As one of the 20th century's greatest authors, Ernest Hemingway turned out best selling books like a well-oiled machine. In the 1950's Hemingway sat down with George Plimpton, editor of The Paris Review, to discuss the habits that helped contribute to his awe-inspiring output of quality literature.
When it came to writing, Hemingway chose to work at a standing desk. Fitted in comfortable oversize loafers, he would first start his writing by hand, using good old pen and paper. As ideas began to flow, Hemingway would sometimes switch to typewriter. Hemingway was also an advocate of quantifying his work and protecting his time. By starting in the early hours of the day, he would nearly always knock off by noon. Most importantly, claimed Hemingway, is that he paid attention to the world and what it was doing around him.

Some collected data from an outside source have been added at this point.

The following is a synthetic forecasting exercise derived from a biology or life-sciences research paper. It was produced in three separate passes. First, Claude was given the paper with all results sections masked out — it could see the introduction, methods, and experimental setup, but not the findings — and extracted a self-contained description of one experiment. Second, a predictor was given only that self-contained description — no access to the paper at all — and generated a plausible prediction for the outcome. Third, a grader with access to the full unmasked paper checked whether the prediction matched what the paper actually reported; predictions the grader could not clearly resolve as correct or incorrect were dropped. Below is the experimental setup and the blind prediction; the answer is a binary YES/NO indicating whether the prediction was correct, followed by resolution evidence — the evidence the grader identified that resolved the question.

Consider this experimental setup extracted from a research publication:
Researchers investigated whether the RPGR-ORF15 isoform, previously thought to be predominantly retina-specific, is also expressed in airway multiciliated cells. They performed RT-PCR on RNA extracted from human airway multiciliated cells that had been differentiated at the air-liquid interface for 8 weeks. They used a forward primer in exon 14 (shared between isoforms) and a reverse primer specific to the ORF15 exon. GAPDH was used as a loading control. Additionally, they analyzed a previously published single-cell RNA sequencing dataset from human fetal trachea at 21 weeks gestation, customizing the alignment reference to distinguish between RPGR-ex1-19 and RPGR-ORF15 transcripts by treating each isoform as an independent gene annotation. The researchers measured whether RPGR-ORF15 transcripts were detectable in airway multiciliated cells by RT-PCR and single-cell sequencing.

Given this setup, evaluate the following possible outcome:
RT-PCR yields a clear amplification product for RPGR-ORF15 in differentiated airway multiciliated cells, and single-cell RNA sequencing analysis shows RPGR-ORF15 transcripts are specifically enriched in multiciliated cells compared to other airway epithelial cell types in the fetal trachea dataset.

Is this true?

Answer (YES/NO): YES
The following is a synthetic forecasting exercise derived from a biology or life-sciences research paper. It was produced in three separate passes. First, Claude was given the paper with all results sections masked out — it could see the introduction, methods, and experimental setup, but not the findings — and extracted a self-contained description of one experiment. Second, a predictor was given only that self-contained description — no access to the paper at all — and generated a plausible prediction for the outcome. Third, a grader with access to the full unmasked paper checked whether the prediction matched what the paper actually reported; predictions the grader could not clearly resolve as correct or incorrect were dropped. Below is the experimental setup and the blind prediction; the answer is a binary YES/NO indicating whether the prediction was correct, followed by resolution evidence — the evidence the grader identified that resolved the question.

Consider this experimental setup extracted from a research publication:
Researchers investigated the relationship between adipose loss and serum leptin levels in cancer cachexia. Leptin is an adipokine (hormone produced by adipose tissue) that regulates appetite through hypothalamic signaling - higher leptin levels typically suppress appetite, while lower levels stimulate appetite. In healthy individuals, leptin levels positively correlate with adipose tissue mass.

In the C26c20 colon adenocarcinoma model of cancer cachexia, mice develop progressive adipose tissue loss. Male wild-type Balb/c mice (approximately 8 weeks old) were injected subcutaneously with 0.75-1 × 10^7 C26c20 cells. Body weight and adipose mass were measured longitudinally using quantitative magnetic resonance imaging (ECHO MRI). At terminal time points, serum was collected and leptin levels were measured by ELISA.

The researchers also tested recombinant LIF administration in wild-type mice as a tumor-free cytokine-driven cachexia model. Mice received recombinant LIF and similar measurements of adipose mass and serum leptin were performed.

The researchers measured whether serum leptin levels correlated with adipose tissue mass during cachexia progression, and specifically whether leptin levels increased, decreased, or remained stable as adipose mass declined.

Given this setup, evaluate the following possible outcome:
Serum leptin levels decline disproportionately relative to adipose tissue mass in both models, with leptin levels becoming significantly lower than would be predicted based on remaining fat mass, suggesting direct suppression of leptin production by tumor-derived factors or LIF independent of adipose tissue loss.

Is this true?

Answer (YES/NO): YES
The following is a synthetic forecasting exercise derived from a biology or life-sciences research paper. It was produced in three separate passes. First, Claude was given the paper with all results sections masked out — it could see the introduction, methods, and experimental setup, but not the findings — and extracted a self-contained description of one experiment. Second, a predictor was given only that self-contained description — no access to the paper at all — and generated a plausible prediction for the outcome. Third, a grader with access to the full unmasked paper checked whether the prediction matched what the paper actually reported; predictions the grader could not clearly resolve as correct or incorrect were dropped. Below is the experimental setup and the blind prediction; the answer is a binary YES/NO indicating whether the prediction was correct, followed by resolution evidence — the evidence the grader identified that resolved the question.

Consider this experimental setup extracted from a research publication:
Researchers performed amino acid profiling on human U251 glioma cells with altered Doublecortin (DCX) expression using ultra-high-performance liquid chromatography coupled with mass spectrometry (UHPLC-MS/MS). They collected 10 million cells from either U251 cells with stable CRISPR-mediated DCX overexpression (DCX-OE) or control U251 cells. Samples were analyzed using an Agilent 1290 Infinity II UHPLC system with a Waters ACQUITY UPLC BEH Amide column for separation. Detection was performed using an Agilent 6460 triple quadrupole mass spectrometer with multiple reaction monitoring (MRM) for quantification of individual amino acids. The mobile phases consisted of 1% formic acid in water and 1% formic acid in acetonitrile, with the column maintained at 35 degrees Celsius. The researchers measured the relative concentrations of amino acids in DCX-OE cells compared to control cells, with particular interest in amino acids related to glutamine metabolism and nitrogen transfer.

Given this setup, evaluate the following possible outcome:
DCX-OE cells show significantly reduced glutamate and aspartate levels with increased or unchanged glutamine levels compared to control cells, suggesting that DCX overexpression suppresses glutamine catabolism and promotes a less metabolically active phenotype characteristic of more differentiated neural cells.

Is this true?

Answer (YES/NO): NO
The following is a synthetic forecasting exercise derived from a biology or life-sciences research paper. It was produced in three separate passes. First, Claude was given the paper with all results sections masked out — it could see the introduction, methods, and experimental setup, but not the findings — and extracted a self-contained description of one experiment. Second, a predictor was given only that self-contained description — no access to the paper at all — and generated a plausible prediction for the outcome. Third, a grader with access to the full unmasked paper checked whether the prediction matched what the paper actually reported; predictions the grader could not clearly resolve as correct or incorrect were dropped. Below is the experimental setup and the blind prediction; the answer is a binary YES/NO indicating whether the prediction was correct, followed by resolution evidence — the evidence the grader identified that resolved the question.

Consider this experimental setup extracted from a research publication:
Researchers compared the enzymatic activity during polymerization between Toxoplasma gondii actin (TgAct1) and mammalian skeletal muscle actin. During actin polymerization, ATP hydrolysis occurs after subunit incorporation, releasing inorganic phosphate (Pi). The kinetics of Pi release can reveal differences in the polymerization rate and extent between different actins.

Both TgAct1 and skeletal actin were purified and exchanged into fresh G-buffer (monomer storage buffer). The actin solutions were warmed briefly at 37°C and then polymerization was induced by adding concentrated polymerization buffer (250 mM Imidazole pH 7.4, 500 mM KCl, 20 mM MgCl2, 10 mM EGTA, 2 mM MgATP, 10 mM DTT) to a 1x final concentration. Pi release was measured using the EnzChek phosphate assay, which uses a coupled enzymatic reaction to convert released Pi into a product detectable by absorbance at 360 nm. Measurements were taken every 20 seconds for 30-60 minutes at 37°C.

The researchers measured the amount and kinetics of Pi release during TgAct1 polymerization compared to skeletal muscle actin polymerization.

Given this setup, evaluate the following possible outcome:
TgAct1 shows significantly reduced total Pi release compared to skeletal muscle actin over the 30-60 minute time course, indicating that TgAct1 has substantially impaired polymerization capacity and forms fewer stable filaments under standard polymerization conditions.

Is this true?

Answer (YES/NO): NO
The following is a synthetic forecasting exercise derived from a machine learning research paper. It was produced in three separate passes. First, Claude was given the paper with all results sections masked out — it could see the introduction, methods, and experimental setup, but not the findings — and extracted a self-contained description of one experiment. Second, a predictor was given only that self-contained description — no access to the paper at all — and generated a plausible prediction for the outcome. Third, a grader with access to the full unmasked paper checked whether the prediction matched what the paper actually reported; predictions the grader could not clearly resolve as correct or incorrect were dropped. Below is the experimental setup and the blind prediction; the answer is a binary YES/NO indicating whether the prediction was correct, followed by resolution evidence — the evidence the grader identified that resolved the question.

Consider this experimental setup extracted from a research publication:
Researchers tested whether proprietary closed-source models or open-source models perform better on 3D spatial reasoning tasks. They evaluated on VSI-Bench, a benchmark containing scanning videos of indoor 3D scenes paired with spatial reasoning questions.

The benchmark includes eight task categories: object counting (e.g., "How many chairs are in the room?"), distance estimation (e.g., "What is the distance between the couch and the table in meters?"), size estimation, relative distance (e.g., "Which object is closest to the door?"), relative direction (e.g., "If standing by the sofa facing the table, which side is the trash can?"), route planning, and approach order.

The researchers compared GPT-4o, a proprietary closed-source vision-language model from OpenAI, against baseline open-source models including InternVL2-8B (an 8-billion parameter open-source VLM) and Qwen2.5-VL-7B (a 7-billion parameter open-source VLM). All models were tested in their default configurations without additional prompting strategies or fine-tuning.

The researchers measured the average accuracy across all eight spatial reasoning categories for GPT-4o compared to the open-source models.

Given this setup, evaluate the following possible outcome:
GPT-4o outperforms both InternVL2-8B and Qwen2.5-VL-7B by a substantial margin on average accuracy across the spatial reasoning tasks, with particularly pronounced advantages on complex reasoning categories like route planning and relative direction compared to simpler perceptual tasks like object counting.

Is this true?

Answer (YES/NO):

Now I understand that many of us are not Hemingway, and aren't writing novels for a living, but there are valuable things we can take from this advice. When it comes to productivity, quantifying your work and protecting your time are two of the most important aspects to consider. I am a big fan of starting early, I know my brain operates at maximum efficiency during the morning hours, which is why I structure my work day in a way that allows me to tackle my most difficult tasks in the early in the day.
By observing the way Hemingway completed his work, we can all become more efficient workers. Productivity is about creating comfort in your work and realizing what allows you to be the best you can be. The next time you are engaging in battle with inefficiency, remember this advice from the great Ernest Hemingway.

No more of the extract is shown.